Use of Estimates Accounting estimates are an integral part of the condensed consolidated financial statements. These estimates require the use of judgments and assumptions that may affect the reported amounts of assets, liabilities, revenues, and expenses in the periods presented. The Company believes that the accounting estimates and related assumptions employed by the Company are appropriate and the resulting balances are reasonable under the circumstances. However, due to the inherent uncertainties involved in making estimates, actual results could differ from original estimates, requiring adjustments to these amounts in future periods.
Cash and Cash Equivalents The Company’s cash equivalents are classified within Level 1 of the fair value hierarchy because they are valued using observable inputs that reflect quoted prices in active markets for identical instruments.
Restricted Cash Restricted cash is recorded in “Other non-current assets” on the Company’s Condensed Consolidated Balance Sheets
Derivative Instruments In the normal course of business, the Company is exposed to global market risks, including the effect of changes in certain commodity prices, interest rates, and foreign currency exchange rates, and may enter into derivative contracts, such as forwards, options, swaps, or other instruments, to manage these risks.

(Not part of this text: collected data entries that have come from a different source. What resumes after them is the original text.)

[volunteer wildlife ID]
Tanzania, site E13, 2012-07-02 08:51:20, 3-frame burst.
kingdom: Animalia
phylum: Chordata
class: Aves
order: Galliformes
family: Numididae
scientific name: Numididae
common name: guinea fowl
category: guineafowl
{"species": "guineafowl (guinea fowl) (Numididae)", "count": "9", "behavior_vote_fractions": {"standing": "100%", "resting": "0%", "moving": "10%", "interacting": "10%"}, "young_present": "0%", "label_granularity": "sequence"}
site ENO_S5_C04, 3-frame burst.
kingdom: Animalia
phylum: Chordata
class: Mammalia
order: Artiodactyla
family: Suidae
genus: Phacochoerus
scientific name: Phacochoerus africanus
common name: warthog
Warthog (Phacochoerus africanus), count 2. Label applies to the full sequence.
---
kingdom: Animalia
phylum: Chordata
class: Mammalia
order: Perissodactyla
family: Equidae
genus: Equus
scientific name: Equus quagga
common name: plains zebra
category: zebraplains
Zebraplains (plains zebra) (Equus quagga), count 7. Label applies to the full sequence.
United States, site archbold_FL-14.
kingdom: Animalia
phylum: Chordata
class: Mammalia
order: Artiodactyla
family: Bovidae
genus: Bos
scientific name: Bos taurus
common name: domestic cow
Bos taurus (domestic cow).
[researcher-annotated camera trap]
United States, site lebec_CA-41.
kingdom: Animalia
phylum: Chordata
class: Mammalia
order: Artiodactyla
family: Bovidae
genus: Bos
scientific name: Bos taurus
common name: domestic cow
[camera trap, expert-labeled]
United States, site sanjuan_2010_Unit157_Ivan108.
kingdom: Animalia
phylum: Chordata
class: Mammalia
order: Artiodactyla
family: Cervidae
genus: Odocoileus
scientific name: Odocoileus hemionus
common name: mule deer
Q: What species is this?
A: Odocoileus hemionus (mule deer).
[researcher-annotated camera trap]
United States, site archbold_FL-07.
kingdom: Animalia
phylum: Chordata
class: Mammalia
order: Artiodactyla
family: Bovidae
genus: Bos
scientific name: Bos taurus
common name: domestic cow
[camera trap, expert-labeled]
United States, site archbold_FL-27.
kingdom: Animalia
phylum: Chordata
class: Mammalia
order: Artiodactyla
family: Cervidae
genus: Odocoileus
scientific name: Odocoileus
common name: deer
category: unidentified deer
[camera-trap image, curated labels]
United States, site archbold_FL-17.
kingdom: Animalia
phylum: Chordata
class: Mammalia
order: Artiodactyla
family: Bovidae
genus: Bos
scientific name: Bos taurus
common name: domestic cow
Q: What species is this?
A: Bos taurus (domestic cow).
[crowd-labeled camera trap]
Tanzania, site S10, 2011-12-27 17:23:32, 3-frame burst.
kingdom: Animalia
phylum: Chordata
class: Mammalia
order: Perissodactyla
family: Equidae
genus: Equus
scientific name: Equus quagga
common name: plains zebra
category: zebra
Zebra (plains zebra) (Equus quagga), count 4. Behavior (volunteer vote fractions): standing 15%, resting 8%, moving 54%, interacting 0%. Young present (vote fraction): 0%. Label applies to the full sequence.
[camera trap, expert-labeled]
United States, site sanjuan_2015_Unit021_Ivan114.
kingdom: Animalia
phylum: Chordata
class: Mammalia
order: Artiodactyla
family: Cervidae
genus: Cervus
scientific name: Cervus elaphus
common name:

Derivative instruments are recorded on the Condensed Consolidated Balance Sheets in either “Other current assets” or “Current portion of lease liabilities and other current liabilities” and are measured at fair value. They are classified within Level 2 of the fair value hierarchy because they are valued using observable inputs other than quoted prices in active markets. For commodity contracts, the Company records gains and losses resulting from changes in fair value in “Cost of revenues” in the Condensed Consolidated Statements of Operations and cash flows in “Cash flows from operating activities” in the Condensed Consolidated Statements of Cash Flows. The Company also may enter into master netting agreements with its counterparties to allow for netting of transactions with the same counterparty. The Company does not utilize derivative instruments for trading or speculative purposes.
Revenues The Company primarily recognizes revenue from the sale of EVs. The Company’s contract liabilities are primarily related to payments for vehicles collected prior to delivery of the EV, generally satisfied within one quarter or less, and over-the-air (“OTA”) vehicle software updates.
Concentration of Risk
Counterparty Credit Risk

Financial instruments that potentially subject the Company to concentration of counterparty credit risk consist of cash and cash equivalents, restricted cash, customer deposits, derivative instruments, and debt to the extent the ABL Facility lenders are not able to extend credit. The Company is exposed to credit risk to the extent that its cash balance with a financial institution is in excess of Federal Deposit Insurance Company insurance limits. The degree of counterparty credit risk will vary based on many factors, including the duration of the transaction and the contractual terms of the agreement. Management evaluates and approves credit standards and oversees the credit risk management function related to investments. As of December 31, 2022 and March 31, 2023, all of the Company’s cash, cash equivalents, and restricted cash were distributed across several large financial institutions that management believes are of high credit quality. These amounts are typically in excess of insured limits. In addition, the counterparties to the Company’s derivative instruments are financial institutions that management believes are of high credit quality.

Supply Risk
The Company is subject to risks related to its dependence on its suppliers, the majority of which are single source providers of parts or components for the Company’s products. Any inability or unwillingness of the Company’s suppliers to deliver necessary input materials or product components, including semiconductors, at timing, prices, quality, and volumes that are acceptable to the Company could have a material impact on Rivian’s business, prospects, financial condition, results of operations, and cash flows. Fluctuations in the cost of input materials or product components and supply interruptions or shortages could materially impact the Company’s business.